Le Conseil des évêques maronites pendant sa réunion mensuelle, le 1er octobre 2025. Photo ANI.
Les évêques maronites ont appelé mercredi à la tenue des élections législatives « à la date prévue », et ont regretté la « violation des ordres et des lois de l'État », en allusion à la projection, interdite par les autorités, des portraits de l’ancien secrétaire général du Hezbollah, Hassan Nasrallah, et de son successeur présumé, Hachem Safieddine, la semaine passée.
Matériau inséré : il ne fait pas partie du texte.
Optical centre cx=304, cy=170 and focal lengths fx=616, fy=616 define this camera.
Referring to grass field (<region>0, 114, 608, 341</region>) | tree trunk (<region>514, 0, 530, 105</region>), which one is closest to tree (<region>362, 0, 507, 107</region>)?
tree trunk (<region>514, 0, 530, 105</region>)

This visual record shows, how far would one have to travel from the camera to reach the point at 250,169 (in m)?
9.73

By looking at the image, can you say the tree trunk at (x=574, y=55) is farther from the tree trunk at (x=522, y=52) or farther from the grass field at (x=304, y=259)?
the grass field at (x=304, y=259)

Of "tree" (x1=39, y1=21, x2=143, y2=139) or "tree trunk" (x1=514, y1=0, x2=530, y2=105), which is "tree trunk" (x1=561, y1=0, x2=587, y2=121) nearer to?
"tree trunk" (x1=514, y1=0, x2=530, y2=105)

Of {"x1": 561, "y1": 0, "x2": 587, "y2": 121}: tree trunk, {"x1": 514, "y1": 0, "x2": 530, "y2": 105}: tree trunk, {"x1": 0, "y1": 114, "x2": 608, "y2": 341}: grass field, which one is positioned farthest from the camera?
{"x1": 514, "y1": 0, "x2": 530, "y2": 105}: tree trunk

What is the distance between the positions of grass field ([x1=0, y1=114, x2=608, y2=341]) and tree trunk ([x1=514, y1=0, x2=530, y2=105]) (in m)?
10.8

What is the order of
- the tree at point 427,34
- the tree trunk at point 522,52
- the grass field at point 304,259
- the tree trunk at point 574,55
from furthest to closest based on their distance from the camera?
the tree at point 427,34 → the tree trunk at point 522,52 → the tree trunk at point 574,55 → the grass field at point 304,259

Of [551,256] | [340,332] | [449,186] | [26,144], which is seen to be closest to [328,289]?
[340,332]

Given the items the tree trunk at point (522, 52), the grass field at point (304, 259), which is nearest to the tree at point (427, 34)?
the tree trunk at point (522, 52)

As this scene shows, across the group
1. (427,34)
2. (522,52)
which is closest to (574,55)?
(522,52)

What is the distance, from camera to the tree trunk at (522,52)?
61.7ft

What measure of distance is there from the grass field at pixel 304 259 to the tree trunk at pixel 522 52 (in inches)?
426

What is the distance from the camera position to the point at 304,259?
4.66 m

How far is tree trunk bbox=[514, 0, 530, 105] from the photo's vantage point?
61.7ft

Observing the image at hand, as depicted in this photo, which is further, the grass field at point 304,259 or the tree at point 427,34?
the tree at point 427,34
Les évêques ont « déploré ce qui s’est produit ces derniers jours, à savoir la violation des ordres et des lois de l’État, et souhaitent que les manifestations publiques servent à rassembler la parole et à restaurer l’unité nationale » lit-on dans le communiqué publié suite à la réunion hebdomadaire, présidée par le patriarche Béchara Raï. « Le pays a besoin d’être sauvé et de la contribution de tous à sa reconstruction » ajoutent les évêques.
En allusion à la crainte exprimée ces derniers jours d'un report des élections législatives prévues en mai 2026, en raison du débat sur le vote des expatriés qui électrise la Chambre cette semaine, les évêques « espèrent que les acteurs politiques adopteront le dialogue et des moyens sages permettant le déroulement normal et démocratique de l’activité législative au Parlement, la préparation des élections à la date prévue et le traitement des affaires nationales déterminantes ».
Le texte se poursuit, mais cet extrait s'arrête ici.